Trips
Leonard Billing: I studied economics with
Gerry Barnes, who may not
have been the best teacher, but he did encourage me to go on a trip to
study the cooperatives that existed in the southern towns around BMC,
because I was interested in the Rochdale "twin pines" co-ops.
That was a broadening experience.
Robert Sunley: A trip made by several students (including me) and
faculty to Harlan, Kentucky had a high impact on me. Armed men, hired by
the mine owners, patrolled the streets and not too long before there had
been real violence.... There were other similar trips to different
places and for different purposes, but all had the common feature of
being small groups with faculty and students, informal and into real
life, not conducted tours.
Leslie Paul Symington: Early in 1942 a group of BMC students attended
a conference sponsored by the International Student Service on
students's stake in the war efforts and post-war planning.
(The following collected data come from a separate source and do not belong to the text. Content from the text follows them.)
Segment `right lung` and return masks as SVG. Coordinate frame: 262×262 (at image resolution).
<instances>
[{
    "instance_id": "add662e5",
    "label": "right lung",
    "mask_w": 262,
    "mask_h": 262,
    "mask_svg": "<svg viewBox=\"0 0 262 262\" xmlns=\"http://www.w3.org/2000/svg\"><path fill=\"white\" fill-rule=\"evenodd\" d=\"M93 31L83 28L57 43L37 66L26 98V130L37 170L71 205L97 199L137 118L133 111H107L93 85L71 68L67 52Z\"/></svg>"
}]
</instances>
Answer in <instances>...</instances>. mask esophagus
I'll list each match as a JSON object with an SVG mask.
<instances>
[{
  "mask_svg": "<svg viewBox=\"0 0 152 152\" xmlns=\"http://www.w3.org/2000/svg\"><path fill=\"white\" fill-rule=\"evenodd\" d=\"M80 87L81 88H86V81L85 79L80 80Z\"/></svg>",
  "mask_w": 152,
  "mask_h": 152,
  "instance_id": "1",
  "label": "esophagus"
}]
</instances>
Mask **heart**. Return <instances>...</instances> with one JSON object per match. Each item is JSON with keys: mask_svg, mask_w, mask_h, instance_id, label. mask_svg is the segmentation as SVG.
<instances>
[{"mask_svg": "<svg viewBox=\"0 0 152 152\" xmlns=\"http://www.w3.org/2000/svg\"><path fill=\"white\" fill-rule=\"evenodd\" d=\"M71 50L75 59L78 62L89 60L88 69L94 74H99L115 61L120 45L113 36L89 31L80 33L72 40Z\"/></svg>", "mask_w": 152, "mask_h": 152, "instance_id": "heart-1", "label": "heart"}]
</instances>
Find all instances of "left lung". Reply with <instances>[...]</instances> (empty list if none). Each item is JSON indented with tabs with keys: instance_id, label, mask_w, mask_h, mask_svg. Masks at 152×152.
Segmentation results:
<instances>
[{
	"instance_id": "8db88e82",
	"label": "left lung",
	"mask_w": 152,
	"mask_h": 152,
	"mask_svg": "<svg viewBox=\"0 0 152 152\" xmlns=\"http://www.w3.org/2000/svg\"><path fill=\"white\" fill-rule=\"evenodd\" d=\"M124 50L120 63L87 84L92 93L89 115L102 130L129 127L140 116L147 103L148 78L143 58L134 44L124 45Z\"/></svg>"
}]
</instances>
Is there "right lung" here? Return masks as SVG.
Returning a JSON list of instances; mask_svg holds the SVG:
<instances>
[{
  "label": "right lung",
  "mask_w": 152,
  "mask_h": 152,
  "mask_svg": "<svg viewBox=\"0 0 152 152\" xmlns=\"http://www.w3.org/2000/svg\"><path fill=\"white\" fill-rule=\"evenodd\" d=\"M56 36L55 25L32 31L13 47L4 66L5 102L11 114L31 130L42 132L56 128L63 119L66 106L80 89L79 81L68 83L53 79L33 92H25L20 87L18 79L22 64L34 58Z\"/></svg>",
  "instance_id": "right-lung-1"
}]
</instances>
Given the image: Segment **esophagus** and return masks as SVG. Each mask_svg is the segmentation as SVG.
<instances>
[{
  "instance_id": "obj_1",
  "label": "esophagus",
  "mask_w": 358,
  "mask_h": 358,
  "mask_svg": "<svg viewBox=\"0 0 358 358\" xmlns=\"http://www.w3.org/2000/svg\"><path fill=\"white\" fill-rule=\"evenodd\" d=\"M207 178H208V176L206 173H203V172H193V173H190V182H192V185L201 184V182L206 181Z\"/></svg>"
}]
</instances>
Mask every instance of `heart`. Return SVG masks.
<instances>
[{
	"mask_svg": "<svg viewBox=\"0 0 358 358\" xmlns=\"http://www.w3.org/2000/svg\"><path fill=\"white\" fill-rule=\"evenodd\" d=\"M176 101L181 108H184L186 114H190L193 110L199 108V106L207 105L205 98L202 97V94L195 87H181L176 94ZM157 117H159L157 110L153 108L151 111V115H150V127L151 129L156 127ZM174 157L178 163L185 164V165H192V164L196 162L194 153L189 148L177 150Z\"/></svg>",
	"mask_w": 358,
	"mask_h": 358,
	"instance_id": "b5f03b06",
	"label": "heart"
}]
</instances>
Bob Wunsch
drove four of us to the University of North Carolina where about a
hundred students from colleges throughout the South had gathered to hear
Frank Graham, Stuart Cramer, James Carey (CIO), M.G. Mann, Arthur
Sweetset, Jonathan Daniels, and Eleanor Roosevelt, with whom I had the
opportunity to speak when we broke up into small discussion groups.
Norman Weston:
A group of us went to Washington, checked into a
hotel, called Senator LaFollette, made an appointment and went to see
him. I recall sitting on the floor in his office and discussing
matters.... I vaguely recall calling on Senator Norris in connection
with a trip to the Norris Dam.
Leslie Paul Symington:
Trips were highlights of my "Southern
experience," sociological trips in particular. Nothing one had
studied in earlier years or read of in a classroom situation could
compare with the sights, sounds, smells and atmosphere of a Georgia
landscape, seeing the living conditions of black sharecroppers and
learning firsthand what the government was doing about them.